-------- Text for analysis

Someone I know told me that a young male friend of hers claimed that, “if a lot of keys can unlock a lock, it means that that lock is a rubbish one but if a key is able to unlock many locks, it is a master key.” By this analogy, he meant a lock to be a woman’s vagina and a key being a man’s penis. As if a woman’s body and what she chooses to do with it is something to be condemned but a man’s body and what he chooses to do with it is a sign of ultimate power? Just, no.
I remember the first guy I had sex with and not because it was great or we were dating. Hell, it was just sex. It was just I realize that half of the time we were together it because he coerced me and I feel guilty and confused about it because I don’t know if I was so willing or not.
In the university dorms, a male friend was telling me about a really good burger place in our college town. He told me the next time I go out to eat with my boyfriend I should have him buy me a burger there, but to make sure I give him a good blow job afterward because it’s an expensive restaurant.

----------------
-------- Data below

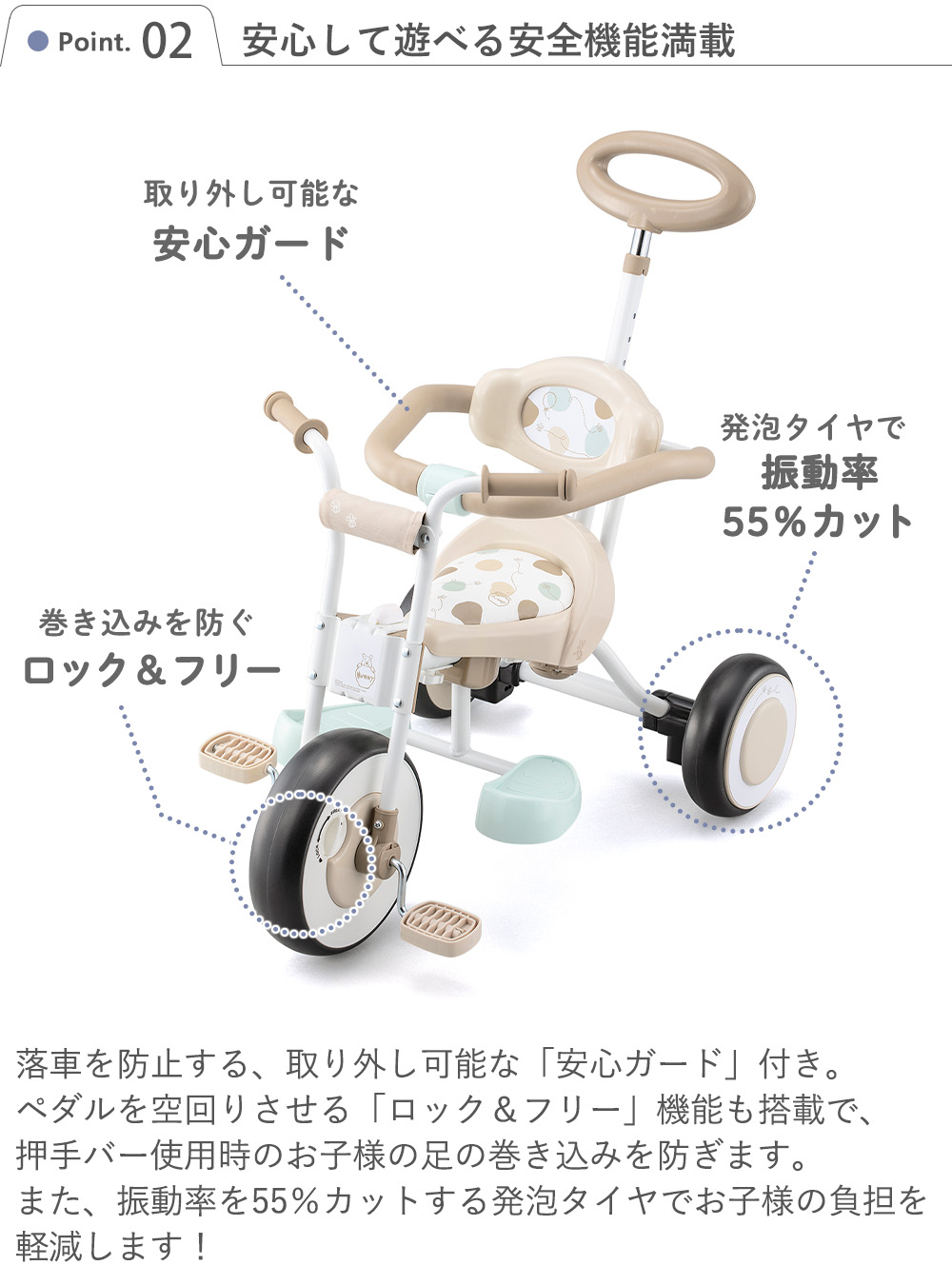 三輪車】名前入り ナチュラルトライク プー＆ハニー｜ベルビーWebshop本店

----------------

◆ Problems to work on:
**1)** In the passage on sexism, why did the male friend say the burger should be followed by a blow job?
**2)** Reproduce the passage on sexism between "Someone I know" and "willing or not.", inclusive.
**3)** Carry on the passage on sexism from its final sentence.
The material after the passage plays no part in what follows.

◆ Responses by task:
**1)** Because it is an expensive restaurant.

**2)**
Someone I know told me that a young male friend of hers claimed that, “if a lot of keys can unlock a lock, it means that that lock is a rubbish one but if a key is able to unlock many locks, it is a master key.” By this analogy, he meant a lock to be a woman’s vagina and a key being a man’s penis. As if a woman’s body and what she chooses to do with it is something to be condemned but a man’s body and what he chooses to do with it is a sign of ultimate power? Just, no.
I remember the first guy I had sex with and not because it was great or we were dating. Hell, it was just sex. It was just I realize that half of the time we were together it because he coerced me and I feel guilty and confused about it because I don’t know if I was so willing or not.

**3)**
Every time I went to a certain OBGYN, he’d question me about whether or not I’d had vaginal intercourse yet. Honestly it’s not something I’m all that interested in, even though I like other elements of sex, and I guess that makes me insanely bizarre to most people (friends have told me they need to fix that for me and hook me up with someone fast). Regardless, he would always follow up my answer of “no” with, “Good for you!” or “Really? NEVER? Not even once?!” Like fuck off, you’re supposed to be my doctor. He was “nice” otherwise but I’m so glad I stopped seeing him.